We all know ecommerce, for many, is a very competitive space. So we’re constantly looking for that edge to differentiate our offering from the competition and drive forward perpetual growth for our company.
In the age of information one of those edges is superior, data driven, decision making. This encompasses a lot of different techniques, however I can tell you now without a shadow of doubt that cohort analysis is one of the most important.
So without further ado…what is cohort analysis?
Cohort analysis definition
A cohort is a group of people who share a common characteristic over a certain period of time.
Cohort analysis involves examining how specific characteristics change over time, either for a specific cohort or, more commonly, between similar groups of cohorts.
Now you may think this is very similar to user segmentation (for example, you may currently segment customers to target those with a high LTV in your email campaigns). The key difference here is that a cohort is based on specific time frames. This allows us to track how users behave over time and, more interestingly, how that same behavior differs for different cohorts.
The importance of cohort analysis
Now you might be saying, why is this useful to my ecommerce business?
Well, many people fall into the trap of analysing key metrics for a specific time frame based on all their visitors and customers. They then make judgements on the performance of their store based on this information. The problem with this is that the experience is not the same for everyone. Here are the main reasons why:
1) Lifecycle stage – Every prospect and customer is at a different stage in their lifecycle. They may have only just made their first purchase or are a loyal customer making their fourth purchase.
2) Website changes – It is highly likely that your website is going through multiple site changes as you try and optimise the user experience and run new marketing campaigns. Again, this means that the site experience can be dramatically different throughout the year.
You can now see how, because the experience is not the same for everyone, taking averages of your data for say a specific month can hide important information about how certain metrics are actually trending. Are they staying the same or actually have recent site improvements to the user experience had a positive effect on the spending habits of new cohorts?
Here’s a simple example using customer retention. Over the last three months you have implemented a new email strategy designed to engage users more frequently, incentivise repeat purchase and stop churn. In order to determine if this campaign is working we need to use cohort analysis to analyse how average revenue per customer is declining on a month by month basis.
We can see that the cohort analysis shows a very good trend as a result of the new programme which is improving each month for each new cohort. If we look at the averages, which are mixing data on both new and returning customers, we can see that it doesn’t do the campaign justice. The figures are no where near as good.
“Without cohort analysis you cannot understand the interaction between short term acquisition volumes and delivering revenue into the business medium term”
Cian Weeresinghe – CMO Secretescapes.com
So hopefully you can now see that cohort analysis is a neat way to analyse if changes intended to improve your business in user experience, strategy or marketing are having the intended effect. It enables you to answer the question – are things actually improving?
Here are six more examples of how you can use cohort analysis to make better, data-driven decisions for you store.

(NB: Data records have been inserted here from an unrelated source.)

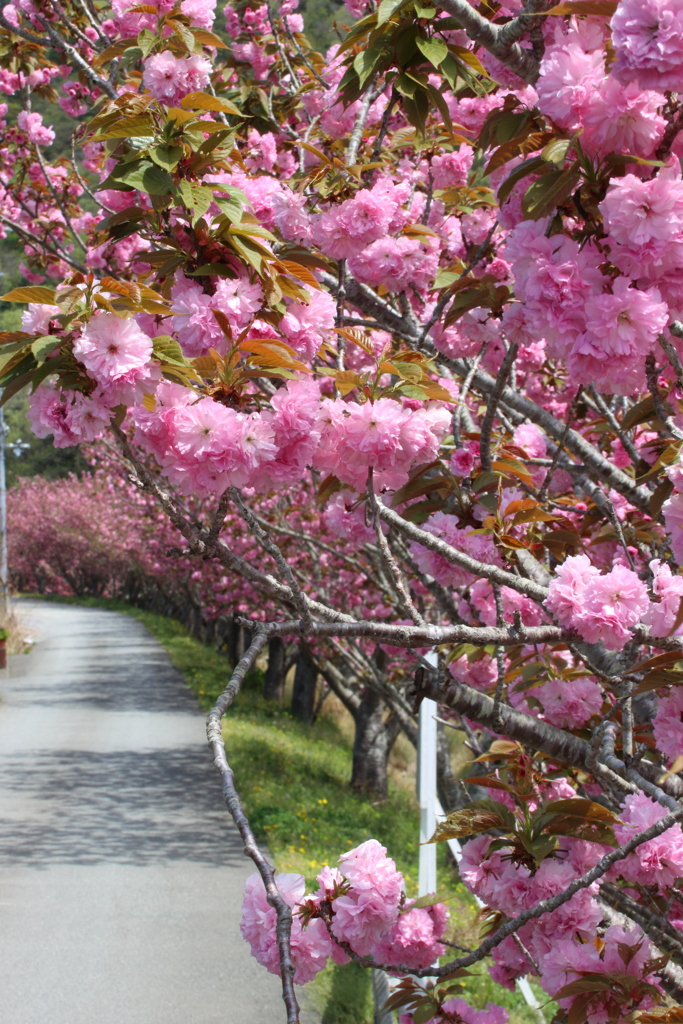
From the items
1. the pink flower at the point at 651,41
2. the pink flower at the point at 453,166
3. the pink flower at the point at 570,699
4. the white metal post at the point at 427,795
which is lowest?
the white metal post at the point at 427,795

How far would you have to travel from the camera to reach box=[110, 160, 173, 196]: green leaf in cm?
189

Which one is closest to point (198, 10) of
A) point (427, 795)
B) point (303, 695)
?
point (427, 795)

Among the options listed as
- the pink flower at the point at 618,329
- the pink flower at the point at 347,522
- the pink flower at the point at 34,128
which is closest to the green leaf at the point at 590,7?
the pink flower at the point at 618,329

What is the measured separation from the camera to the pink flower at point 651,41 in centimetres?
113

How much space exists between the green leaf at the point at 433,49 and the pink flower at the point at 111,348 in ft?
3.40

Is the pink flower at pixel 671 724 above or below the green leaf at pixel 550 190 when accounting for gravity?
below

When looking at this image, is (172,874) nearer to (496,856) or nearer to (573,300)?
(496,856)

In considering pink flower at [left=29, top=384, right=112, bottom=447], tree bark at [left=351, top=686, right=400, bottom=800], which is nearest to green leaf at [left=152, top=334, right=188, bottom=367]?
pink flower at [left=29, top=384, right=112, bottom=447]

Examples of how to use cohort analysis
1) To predict lifetime value – There is a relatively straightforward way to calculate a reasonable prediction of lifetime value using cohorts. This can be incredibly useful so you can determine how much you can spend to acquire and retain a customer. If you’re interested check out a great walkthrough by lightspeed ventures here.
2) To assess conversion funnel improvements – You have the ability to see if and to what extent a change to the customer experience has improved the conversion rate for new customers. For example, if you are trying to assess whether or not you are converting more customers on their first visit to your site.
3) Channel acquisition analysis – If you break down your average revenue per channel for different cohorts on a month by month basis you can see if your optimisation efforts for particular channels are acquiring better customers. An event better metric to use if you have the ability is to compare predictive CLV by channel.
4) Frequency analysis – Determine if over time you are making new customers purchase more frequently following their first purchase.
5) To gauge whether UX changes are improving user engagement over time or if metrics just appear to be improving due to growth – Growth can sometimes mask engagement problems. For example, if you are acquiring a large amount of new users and just focus on how revenue is increasing then things can look great however under the hood you may find that as the months go by engagement drops off very sharply. Your good performance is only sustained by your rapid growth. Don’t fall into this trap.
6) To determine how long it takes customer to perform a specific action you’re trying to encourage – This is perfect for those of you that already know what actions improve the chances of a new customer becoming a great customer. If you don’t then try doing some customer analysis on your best customers, cluster together the data they have in common. It may simply be to get them to visit the site x times every month. You can use cohort analysis to show how different cohorts behave over time and if the number of visits per month degrades too quickly for example.